Kedgeree Recipe


Kedgeree Recipe

This winter, rug up with a delicious bowl of comfort food - sure to warm you from the inside out!

Delicious winter warmer recipe ideas from Australian Eggs - from fast and simple comfort meals to slow and steady recipes that the whole family can get involved with!

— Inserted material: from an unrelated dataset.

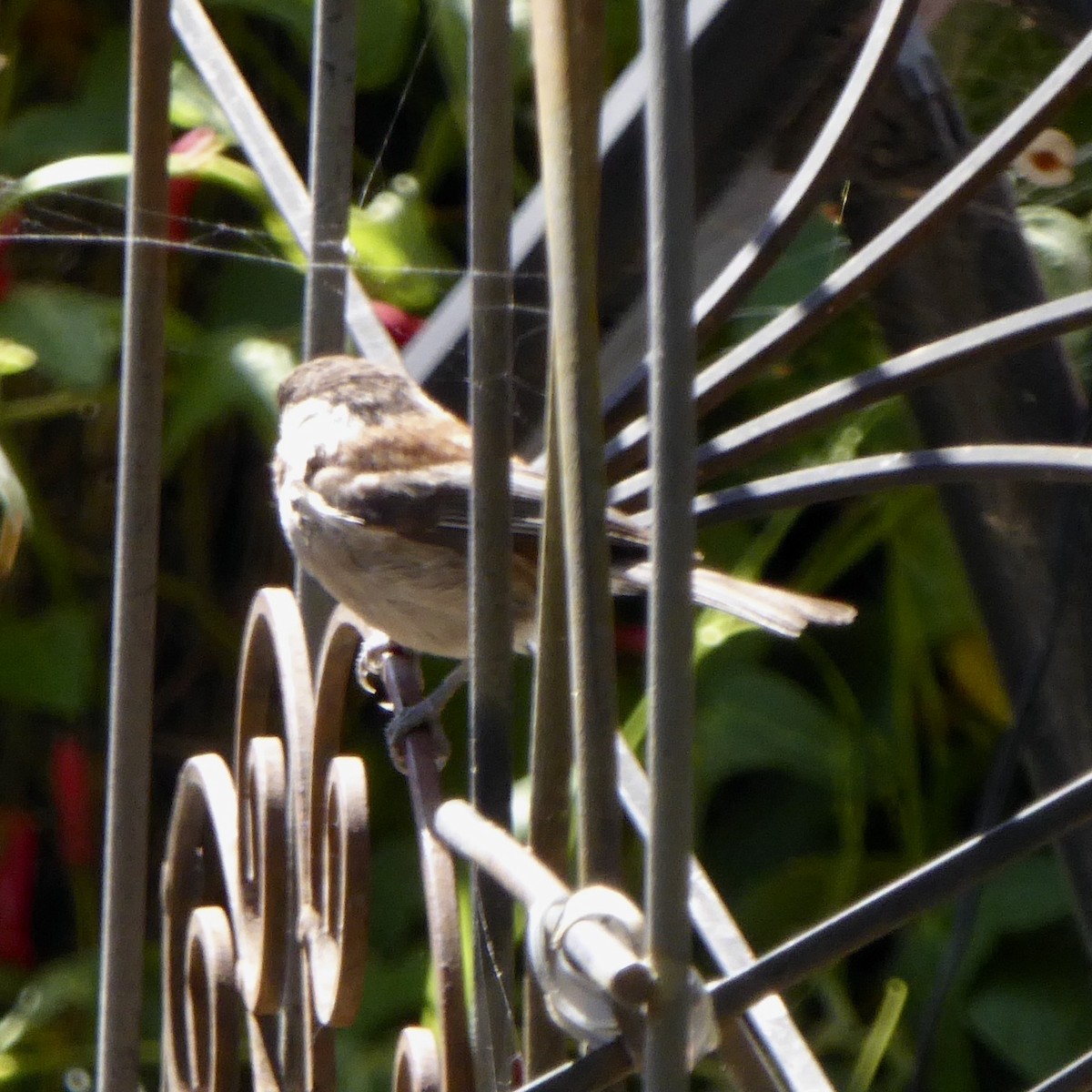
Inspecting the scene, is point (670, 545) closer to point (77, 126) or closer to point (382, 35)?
point (382, 35)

Recipes include a delicious Salmon and Rice Egg Pie, Mac and Cheese, Twice Baked Cheese Souffles (perfect for a Sunday brunch!), Kedgeree, Egg and Lentil Dahl.

Kedgeree

Prep Time: 10 mins
Cook Time: 20 mins
Serves: 4

Ingredients
• 4 eggs
• 2 tbsp olive oil
• 1 large onion, finely chopped
• 2 cloves garlic, crushed
• 3 tsp mild curry powder
• 1 ½ cups (250g) basmati rice
• 650ml chicken stock
• Salt and pepper
• 1 cup (120g) frozen peas
• 150g hot smoked salmon, skin removed, flaked
• Chopped fresh parsley, to garnish
• Greek yoghurt and lemon wedges, to serve

Method
1. Place eggs in a saucepan and cover with water. Bring to a gentle boil and cook for 5 minutes (medium boiled eggs), or until cooked to your liking. Drain and immerse in cold water. Peel and slice eggs in half.
2. Meanwhile, heat oil in a large, non-stick frying pan over a medium heat. Add onion and garlic. Cook, stirring for 3 minutes, or until soft. Add curry powder. Cook, stirring for 1 minute, or until fragrant. Stir in rice.
3. Add stock to pan and stir to combine. Simmer gently covered, for 10 minutes. Remove lid. Stir in peas. Cover and cook for a further 3 to 5 minutes, or until rice is tender and peas are cooked. Remove from the heat. Scatter over flaked salmon.
4. Top with eggs. Garnish with chopped parsley. Serve with yoghurt and lemon wedges.